RECORD SET START
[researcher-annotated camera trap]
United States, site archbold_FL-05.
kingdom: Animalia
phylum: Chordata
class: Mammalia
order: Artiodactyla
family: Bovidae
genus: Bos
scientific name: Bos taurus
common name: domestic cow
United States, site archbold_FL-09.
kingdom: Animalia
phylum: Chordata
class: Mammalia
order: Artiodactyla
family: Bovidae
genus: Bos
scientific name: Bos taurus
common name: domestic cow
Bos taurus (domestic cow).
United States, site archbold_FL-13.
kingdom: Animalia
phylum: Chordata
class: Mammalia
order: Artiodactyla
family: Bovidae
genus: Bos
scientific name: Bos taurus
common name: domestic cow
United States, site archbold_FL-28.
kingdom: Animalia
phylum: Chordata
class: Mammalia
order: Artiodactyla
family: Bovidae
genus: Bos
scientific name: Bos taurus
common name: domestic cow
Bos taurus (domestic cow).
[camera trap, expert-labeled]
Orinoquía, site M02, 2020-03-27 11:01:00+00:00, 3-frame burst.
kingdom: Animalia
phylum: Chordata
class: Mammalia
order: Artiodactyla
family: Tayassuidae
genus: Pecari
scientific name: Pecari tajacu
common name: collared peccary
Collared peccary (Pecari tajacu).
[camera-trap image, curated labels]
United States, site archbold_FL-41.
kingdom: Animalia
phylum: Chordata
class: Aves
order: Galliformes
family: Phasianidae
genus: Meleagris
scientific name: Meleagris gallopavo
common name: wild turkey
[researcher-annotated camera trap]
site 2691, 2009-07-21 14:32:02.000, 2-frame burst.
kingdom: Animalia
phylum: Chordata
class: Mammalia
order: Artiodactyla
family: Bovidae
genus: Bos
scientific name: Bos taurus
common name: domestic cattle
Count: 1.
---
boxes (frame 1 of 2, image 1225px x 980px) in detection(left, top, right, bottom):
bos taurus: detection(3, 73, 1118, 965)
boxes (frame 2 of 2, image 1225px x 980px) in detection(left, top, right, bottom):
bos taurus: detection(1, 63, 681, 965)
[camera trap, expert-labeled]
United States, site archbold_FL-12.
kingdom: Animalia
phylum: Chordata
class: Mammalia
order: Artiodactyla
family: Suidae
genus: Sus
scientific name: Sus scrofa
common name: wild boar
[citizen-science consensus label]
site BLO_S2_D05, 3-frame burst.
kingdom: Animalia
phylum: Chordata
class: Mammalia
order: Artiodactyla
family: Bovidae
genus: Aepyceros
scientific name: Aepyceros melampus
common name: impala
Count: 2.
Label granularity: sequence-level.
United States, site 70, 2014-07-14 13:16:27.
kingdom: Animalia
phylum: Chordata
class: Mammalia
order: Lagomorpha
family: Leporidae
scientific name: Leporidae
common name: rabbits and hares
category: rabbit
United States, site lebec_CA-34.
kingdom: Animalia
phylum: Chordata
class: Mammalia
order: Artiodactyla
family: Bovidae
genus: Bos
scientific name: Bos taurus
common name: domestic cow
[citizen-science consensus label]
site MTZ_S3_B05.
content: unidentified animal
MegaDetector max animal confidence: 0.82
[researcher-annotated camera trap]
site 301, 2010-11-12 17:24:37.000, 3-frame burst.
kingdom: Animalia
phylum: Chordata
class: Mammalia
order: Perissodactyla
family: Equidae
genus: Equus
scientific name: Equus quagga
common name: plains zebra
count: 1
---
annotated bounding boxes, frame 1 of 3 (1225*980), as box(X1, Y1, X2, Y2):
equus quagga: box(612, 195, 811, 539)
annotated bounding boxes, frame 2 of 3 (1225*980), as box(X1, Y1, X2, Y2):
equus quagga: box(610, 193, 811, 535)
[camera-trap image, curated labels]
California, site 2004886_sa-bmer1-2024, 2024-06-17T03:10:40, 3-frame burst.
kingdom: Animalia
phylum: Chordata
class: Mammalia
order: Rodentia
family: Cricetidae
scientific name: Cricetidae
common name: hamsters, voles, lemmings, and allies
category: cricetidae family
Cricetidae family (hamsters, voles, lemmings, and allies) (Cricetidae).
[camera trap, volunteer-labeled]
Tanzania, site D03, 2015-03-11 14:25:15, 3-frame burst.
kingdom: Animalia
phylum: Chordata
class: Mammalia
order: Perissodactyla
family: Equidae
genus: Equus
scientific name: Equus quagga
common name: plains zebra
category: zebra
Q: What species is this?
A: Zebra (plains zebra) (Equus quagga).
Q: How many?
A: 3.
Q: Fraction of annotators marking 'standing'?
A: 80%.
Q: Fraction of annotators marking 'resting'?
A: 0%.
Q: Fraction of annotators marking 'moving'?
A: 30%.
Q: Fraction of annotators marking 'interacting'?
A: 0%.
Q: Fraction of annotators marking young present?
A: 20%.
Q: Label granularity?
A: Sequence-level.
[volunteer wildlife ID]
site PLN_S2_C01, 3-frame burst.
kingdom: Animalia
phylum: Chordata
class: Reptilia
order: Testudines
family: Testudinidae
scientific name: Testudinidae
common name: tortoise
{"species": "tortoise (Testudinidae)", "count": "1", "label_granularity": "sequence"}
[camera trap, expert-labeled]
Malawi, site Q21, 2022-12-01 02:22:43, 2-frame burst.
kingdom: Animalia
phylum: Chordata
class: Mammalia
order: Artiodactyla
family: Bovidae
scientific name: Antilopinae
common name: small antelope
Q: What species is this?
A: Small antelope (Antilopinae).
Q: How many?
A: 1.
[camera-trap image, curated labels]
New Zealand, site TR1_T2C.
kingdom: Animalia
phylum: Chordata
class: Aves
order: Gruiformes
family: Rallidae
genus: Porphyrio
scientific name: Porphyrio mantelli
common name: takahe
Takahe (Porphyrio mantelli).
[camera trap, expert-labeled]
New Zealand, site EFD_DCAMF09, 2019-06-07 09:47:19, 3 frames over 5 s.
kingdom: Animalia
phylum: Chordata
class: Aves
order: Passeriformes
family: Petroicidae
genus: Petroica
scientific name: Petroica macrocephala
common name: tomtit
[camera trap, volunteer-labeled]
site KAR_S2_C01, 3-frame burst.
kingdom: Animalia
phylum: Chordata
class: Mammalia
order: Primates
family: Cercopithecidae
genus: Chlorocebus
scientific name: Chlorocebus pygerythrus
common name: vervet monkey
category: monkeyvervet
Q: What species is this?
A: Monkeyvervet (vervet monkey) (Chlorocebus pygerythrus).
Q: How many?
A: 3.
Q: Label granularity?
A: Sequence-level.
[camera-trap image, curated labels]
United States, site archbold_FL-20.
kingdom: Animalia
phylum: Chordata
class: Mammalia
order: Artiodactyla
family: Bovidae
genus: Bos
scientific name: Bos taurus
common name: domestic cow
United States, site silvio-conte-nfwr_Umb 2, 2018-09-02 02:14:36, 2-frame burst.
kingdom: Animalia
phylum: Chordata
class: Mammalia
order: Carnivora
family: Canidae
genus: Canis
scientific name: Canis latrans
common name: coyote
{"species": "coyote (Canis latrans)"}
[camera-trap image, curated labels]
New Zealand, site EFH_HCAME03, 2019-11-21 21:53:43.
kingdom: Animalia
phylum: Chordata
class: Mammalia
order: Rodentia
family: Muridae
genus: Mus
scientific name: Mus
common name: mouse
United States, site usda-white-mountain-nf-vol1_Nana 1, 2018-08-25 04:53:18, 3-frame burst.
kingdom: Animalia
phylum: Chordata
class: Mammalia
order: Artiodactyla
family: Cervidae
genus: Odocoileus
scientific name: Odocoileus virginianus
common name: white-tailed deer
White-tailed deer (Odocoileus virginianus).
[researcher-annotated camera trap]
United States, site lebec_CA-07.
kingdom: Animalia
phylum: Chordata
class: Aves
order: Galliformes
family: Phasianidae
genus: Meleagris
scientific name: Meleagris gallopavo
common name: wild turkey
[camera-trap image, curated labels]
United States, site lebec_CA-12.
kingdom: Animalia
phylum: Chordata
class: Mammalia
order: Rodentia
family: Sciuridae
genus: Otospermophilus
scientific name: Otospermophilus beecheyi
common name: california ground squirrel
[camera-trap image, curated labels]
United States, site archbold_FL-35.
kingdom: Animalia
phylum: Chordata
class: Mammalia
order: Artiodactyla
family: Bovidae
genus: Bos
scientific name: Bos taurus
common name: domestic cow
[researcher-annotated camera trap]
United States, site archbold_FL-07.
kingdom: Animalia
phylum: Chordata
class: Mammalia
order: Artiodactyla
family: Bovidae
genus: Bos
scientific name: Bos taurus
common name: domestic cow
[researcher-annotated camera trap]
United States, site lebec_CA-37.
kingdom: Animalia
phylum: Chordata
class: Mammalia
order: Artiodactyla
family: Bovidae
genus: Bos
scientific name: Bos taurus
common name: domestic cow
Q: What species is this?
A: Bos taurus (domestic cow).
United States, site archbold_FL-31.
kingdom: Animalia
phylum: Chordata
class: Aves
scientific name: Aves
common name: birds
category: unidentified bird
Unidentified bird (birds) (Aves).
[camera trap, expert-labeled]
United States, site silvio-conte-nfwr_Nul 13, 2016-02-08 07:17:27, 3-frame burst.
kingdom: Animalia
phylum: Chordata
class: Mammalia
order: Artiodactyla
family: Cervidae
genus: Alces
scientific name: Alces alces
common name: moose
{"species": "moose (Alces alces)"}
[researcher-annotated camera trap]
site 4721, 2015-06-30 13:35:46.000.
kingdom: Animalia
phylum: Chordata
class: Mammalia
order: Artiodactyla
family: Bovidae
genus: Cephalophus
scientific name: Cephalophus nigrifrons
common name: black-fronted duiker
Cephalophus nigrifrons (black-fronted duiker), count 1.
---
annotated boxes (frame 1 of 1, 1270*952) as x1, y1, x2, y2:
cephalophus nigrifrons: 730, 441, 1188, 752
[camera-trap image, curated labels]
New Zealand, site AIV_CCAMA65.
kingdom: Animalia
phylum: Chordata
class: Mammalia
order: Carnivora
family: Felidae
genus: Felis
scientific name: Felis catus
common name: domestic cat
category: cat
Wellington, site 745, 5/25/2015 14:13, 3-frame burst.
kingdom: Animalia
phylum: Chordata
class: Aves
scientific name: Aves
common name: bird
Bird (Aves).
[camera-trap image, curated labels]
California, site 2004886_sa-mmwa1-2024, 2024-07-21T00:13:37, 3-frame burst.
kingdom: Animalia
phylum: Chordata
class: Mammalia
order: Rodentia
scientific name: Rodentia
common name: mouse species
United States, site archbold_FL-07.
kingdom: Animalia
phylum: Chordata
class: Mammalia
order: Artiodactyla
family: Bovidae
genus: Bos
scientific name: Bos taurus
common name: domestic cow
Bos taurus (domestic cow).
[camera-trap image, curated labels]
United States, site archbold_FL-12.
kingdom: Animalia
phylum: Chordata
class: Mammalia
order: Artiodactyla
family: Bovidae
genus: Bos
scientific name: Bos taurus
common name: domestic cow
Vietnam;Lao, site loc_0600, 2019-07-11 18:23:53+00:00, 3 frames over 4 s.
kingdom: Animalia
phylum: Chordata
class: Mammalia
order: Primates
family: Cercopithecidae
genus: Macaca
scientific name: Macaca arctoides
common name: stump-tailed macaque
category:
RECORD SET END
For each line above that contains "silvio", make a copy.

United States, site silvio-conte-nfwr_Umb 2, 2018-09-02 02:14:36, 2-frame burst.
United States, site silvio-conte-nfwr_Nul 13, 2016-02-08 07:17:27, 3-frame burst.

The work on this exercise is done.